Jordan will hope to build off his excellent 2013 season, one in which he became a breakout prospect after returning from Tommy John surgery. There should be some restrictions on him as last year he was shut down after 142 innings. Expect him to pitch upwards of 180-190 innings if healthy, and to split his year between Syracuse and Washington. Even if he doesn’t make the team out of spring, he’ll likely be counted on as either the sixth or seventh starter. An injury or doubleheader could bring Jordan up to D.C. very quickly. Otherwise, he will probably pitch much of the year at Syracuse as he continues to work on his secondary pitches.
Best-case scenario: Taylor Jordan’s ideal scenario would have to involve him making the rotation out of spring. He was inconsistent with the Nationals last season, but managed a 3.66 ERA over 51 2/3 innings. If he could hold a similar mark over 150 innings or so, he’d establish himself as a major league pitcher and probably prevent another stint in the minor leagues. Jordan could cement himself in the Nationals’ rotation, or emerge as a trade piece if they find themselves with a surplus. But, if either he or Roark were to solidify themselves as legitimate big league starters, it could give the Nats the perfect replacement for either Jordan Zimmermann or Doug Fister when their contracts run out after 2015.
Worst-case scenario: Jordan doesn’t want to go to Syracuse for obvious reasons, but let’s say he misses out on the rotation spot and heads back to the minors. Jordan was so good last year, much better than before he had surgery.
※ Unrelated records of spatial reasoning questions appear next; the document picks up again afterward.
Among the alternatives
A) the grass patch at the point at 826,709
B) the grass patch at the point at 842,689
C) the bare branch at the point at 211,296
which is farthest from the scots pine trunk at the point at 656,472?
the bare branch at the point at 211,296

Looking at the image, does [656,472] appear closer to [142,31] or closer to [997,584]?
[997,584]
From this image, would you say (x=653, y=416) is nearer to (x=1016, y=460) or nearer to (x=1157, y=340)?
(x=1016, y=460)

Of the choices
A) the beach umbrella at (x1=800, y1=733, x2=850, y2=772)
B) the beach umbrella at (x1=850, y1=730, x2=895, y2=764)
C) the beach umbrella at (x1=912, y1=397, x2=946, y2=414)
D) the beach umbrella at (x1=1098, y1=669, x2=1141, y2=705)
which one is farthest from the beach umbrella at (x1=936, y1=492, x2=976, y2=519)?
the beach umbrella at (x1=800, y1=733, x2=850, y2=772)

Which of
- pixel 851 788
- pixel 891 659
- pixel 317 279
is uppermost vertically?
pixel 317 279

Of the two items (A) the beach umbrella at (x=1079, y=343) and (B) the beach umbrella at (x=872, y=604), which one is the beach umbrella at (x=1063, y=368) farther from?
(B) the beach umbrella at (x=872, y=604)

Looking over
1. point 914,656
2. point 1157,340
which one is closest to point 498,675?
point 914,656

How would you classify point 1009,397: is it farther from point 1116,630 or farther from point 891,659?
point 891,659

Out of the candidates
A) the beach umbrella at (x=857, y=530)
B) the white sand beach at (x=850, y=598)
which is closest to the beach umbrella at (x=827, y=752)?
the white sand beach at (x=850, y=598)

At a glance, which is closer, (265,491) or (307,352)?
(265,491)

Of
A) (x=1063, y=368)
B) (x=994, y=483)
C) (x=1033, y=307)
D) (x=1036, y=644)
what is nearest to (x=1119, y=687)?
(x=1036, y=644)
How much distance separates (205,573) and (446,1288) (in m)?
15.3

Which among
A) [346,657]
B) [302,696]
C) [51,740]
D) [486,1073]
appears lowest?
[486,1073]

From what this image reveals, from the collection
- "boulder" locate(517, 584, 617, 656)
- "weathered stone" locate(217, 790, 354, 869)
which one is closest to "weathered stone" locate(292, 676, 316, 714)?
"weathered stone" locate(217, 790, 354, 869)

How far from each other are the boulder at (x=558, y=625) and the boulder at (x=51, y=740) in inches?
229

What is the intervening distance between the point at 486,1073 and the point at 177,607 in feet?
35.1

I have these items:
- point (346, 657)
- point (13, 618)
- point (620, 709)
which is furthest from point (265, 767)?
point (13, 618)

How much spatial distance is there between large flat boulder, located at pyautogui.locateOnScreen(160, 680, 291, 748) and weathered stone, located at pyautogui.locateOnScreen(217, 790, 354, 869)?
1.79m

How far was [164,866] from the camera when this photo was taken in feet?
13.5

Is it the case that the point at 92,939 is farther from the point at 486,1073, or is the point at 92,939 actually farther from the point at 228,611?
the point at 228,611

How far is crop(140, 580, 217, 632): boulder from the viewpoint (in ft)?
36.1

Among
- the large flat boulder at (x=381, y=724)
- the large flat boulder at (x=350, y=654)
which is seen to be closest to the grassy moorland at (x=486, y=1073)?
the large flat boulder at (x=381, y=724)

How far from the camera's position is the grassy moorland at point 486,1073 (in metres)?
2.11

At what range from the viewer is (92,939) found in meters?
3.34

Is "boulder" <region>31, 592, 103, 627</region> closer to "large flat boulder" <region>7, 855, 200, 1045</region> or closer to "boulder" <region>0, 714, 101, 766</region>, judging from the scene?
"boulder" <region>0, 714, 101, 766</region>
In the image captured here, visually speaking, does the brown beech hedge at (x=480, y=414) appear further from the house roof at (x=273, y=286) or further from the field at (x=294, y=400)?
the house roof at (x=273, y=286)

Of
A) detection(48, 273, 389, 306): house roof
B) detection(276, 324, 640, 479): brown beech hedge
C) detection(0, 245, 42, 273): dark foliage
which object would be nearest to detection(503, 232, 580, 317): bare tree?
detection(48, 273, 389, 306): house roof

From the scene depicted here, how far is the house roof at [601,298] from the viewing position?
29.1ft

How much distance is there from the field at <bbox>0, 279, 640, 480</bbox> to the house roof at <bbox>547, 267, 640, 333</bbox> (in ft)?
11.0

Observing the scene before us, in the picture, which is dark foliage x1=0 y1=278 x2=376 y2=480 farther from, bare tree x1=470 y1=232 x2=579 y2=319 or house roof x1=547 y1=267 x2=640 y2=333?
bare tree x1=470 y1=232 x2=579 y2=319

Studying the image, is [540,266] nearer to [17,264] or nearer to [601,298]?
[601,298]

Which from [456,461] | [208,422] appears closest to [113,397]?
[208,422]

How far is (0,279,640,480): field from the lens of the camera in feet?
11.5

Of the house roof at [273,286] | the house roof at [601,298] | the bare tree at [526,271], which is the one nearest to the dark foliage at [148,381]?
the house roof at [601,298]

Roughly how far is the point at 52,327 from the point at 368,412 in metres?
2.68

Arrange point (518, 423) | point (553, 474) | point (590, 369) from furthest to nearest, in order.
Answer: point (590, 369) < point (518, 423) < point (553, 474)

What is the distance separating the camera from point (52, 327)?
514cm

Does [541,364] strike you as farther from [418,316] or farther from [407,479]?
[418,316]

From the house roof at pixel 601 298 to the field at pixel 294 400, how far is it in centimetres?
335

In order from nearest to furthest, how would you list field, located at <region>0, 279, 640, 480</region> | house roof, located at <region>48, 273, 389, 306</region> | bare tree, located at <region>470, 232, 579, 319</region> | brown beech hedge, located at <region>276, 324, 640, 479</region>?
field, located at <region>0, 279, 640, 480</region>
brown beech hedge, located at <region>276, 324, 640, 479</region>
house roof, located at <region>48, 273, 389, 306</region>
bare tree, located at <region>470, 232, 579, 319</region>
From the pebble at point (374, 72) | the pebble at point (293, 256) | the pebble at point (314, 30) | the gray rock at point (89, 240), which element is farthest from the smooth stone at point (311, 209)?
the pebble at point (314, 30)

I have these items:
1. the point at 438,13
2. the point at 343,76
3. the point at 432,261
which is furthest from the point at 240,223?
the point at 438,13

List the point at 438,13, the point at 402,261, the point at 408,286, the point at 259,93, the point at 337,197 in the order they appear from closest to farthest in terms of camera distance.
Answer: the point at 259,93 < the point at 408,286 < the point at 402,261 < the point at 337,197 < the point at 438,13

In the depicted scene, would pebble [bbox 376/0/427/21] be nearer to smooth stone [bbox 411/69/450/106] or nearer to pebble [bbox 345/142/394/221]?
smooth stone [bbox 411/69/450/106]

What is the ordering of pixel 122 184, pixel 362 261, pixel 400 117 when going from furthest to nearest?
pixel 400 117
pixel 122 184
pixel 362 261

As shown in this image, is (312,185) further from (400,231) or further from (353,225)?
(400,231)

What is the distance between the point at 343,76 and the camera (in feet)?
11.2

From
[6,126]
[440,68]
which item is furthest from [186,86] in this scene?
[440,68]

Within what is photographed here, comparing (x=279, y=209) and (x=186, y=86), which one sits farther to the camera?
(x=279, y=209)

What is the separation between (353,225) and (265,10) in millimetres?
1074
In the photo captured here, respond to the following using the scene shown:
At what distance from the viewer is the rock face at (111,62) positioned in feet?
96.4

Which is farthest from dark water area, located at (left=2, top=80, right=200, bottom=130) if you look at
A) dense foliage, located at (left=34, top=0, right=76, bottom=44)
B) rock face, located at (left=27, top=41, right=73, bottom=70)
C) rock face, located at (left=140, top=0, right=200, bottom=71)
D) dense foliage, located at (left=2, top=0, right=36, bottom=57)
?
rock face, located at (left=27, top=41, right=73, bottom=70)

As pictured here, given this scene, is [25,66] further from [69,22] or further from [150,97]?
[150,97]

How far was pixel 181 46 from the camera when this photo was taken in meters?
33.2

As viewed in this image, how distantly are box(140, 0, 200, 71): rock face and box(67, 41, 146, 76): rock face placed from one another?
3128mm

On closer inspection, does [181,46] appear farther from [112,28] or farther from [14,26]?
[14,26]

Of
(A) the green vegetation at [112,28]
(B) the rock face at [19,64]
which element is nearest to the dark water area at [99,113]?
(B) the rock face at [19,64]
If he were to take a step back, it could hurt his status as a prospect and bring into question whether 2013 was a fluke. That’s unlikely to happen, but Jordan could use improvement on his slider and changeup to further round out his arsenal. We’ll see if he reaches another level this season.
Most-likely scenario: Of the three candidates gunning for the fifth rotation spot, Jordan is probably considered the third if you had to rank them. Detwiler was so good in 2012 – including a terrific performance in the playoffs – that he has to be the favorite. And with the way Roark finished last season, he would figure to be second in line. That doesn’t mean Jordan will not make an impact in Washington this season, as he almost surely will. I’d expect Jordan to finish with around 10 big league starts and another 15 or so in Syracuse. Ideally he carries over the success he had at Double-A last season (7-0, 0.83 ERA) to Triple-A and sets himself up for a bright future in the majors.